I emailed CPI about the situation. RTA refuses to stay away (Textually) – we have not met up in weeks. Turbulence in baking and then car breakdown prevented any get together. But he is SO funny. “It is my goal to give you 101 orgasms a week.” He is not exactly appreciating my fine mind but it is rather fun. It just makes me laugh and he of course, is laughingly saying such silly things. I have this talent apparently – bring joy to certain men’s lives. They lead busy, important, high profile lives but there is no relief, no joy in their lives and then along comes me. I remember emailing one of them
Me: We have such fun. It is like we are two kids in a sandbox playing and I keep stealing all of your toys.
He: That is exactly how it feels. Give me back my toys!
Me: No! This is so funny as you are so incredibly powerful and I stole all of your toys and will not give them back.

But the relationships came to an end. One day I listened to the words of that song Ain’t No Sunshine When She is Gone and cried in sympathy for those guys because I am sure that not one of them have, nor will, not find a replacement.

Incidentally, of the four ‘romantic’ interests in my life since 2016 – only the first was ‘consummated’, that is make (a marriage or relationship) complete by having sexual intercourse. A fist bump is not sexual intercourse. Hahahaha. I am laughing so hard!

But back to my morning. I met Charlene Jenkins in Las Vegas, she is one of the people who had emailed my blog – I emailed back, then she texted.
She: Hi Alexis how are you doing? Continue to take good care of yourself during this crazy coronavirus!! Luv u
Me: Great to hear from you!! I am taking care in preparation for left knee replacement surgery. The coronavirus craziness is crazy. Only 2% fatality rate.
She: I totally agree. So much hype! People are stressing out for nothing!
Me: Exactly, fed by the media. The media is so irresponsible and people are so stupid, particularly ones that watch television all day.
She: That is what I keep telling people! Turn off the TV. They’ll make themselves sick just from worrying about a virus that may never come near them. It is crazy!!!
Me: I think it might come near them but just get it and get it over with, not me as I need my surgery.
She: Totally agree!
Me: Putting this conversation on my blog of today.
She: I’ll def be reading

So what a morning with such a wonderful array of people in my life. A Pakistani employee of the Dubai Marriott, a conversation with high school and Uni friend, CPI, a conversation with a fascinating black woman from Baltimore, met July in Las Vegas and the greatest bargain, a text from a 37 year old whose goal is to give me 101 orgasms a week. What a life! Who Could Complain? I am laughing so hard.
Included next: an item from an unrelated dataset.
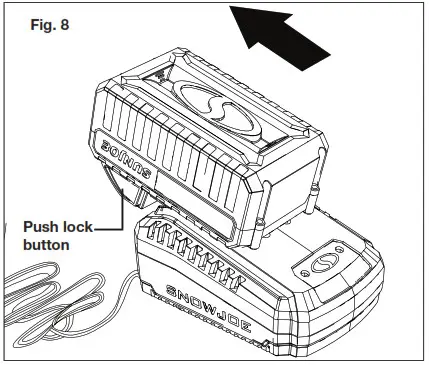 Fig. 8

sunjoe

Push lock button

SNOWJOE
The photograph is a corner of my bedroom. When in Vancouver I bought this wedding dress for five dollars from My Sister’s Closet, brought it to my Vancouver apartment and hung it above the bed. So some guy comes over hoping to jump in bed, sees the wedding dress and recoils in horror. It is very funny. Well I got all of my Vancouver stuff and now it hangs in the corner. No idea what effect it may have on the 101 orgasms a week guy.
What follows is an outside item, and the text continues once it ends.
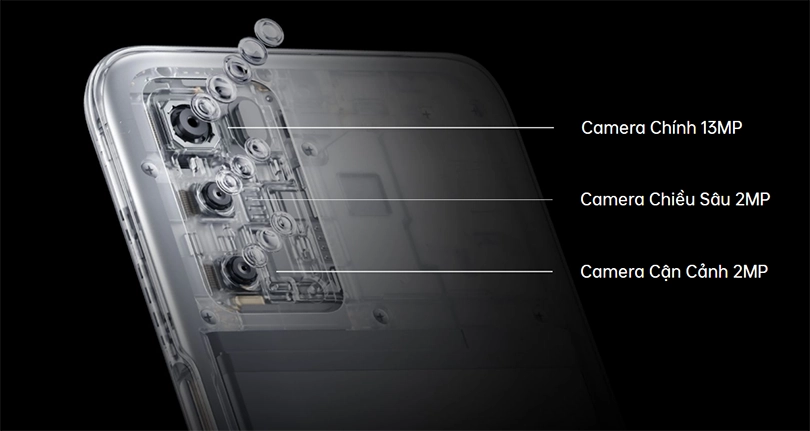 Camera Chính 13MP

Camera Chiều Sâu 2MP

Camera Cận Cảnh 2MP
Late breaking news! 101 Orgasm guy said to me a few minutes ago.
He: Please go away. You are too hot and cold.
Me: Perhaps, but that is in reaction to your hot and cold. You come on strong and then you disappear – you have done that three times. But then you come running back and the whole cycle repeats itself. You are practicing projection. I am old and had too many years of therapy. Hahahaha
Me: Now you may be throwing me back in the arms of the other guy. And if you think you and I run hot and cold, you should see him. He is a MASTER of hot and cold. He comes on super strong and then when you say yes, then he runs away again. The cycle is so repetitive – probably perhaps ten times.